Data records
** Start **
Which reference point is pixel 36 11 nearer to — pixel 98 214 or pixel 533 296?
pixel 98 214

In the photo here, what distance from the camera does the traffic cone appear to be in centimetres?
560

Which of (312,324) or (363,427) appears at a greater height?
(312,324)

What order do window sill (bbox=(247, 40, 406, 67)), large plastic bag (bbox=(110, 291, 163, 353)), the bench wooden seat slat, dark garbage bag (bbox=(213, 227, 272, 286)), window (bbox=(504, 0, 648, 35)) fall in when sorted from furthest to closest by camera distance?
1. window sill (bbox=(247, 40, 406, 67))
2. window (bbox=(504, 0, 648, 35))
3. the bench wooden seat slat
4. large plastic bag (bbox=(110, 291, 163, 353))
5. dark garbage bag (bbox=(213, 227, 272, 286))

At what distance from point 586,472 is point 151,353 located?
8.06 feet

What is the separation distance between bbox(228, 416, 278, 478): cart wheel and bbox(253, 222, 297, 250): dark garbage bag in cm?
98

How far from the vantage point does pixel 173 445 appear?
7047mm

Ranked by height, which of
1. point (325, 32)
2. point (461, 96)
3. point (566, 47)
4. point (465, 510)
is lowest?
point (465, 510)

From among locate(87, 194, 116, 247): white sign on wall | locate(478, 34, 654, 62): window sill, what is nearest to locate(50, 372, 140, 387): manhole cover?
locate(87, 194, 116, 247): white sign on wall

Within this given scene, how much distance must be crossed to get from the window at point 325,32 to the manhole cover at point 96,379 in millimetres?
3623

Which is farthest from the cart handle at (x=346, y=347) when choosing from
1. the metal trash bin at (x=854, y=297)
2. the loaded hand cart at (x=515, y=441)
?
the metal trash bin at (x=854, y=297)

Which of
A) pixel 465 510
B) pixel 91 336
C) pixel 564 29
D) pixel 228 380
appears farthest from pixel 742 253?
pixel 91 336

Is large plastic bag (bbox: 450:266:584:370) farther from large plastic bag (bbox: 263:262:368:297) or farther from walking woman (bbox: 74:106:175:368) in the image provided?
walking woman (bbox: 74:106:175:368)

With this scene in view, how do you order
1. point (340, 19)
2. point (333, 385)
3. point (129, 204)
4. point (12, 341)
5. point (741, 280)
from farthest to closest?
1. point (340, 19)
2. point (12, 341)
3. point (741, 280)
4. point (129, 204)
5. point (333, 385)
** End **
PROBLEM DETAILS:
Render the lines of the data above, from the line containing "Which is farthest" through the end of the data, inclusive, as a Markdown table with the columns Row and Line. Leave out blank lines.

CORRECT OUTPUT:
| Row | Line |
|---|---|
| 1 | Which is farthest from the cart handle at (x=346, y=347) when choosing from |
| 2 | 1. the metal trash bin at (x=854, y=297) |
| 3 | 2. the loaded hand cart at (x=515, y=441) |
| 4 | ? |
| 5 | the metal trash bin at (x=854, y=297) |
| 6 | Which of |
| 7 | A) pixel 465 510 |
| 8 | B) pixel 91 336 |
| 9 | C) pixel 564 29 |
| 10 | D) pixel 228 380 |
| 11 | appears farthest from pixel 742 253? |
| 12 | pixel 91 336 |
| 13 | Is large plastic bag (bbox: 450:266:584:370) farther from large plastic bag (bbox: 263:262:368:297) or farther from walking woman (bbox: 74:106:175:368) in the image provided? |
| 14 | walking woman (bbox: 74:106:175:368) |
| 15 | With this scene in view, how do you order |
| 16 | 1. point (340, 19) |
| 17 | 2. point (333, 385) |
| 18 | 3. point (129, 204) |
| 19 | 4. point (12, 341) |
| 20 | 5. point (741, 280) |
| 21 | from farthest to closest? |
| 22 | 1. point (340, 19) |
| 23 | 2. point (12, 341) |
| 24 | 3. point (741, 280) |
| 25 | 4. point (129, 204) |
| 26 | 5. point (333, 385) |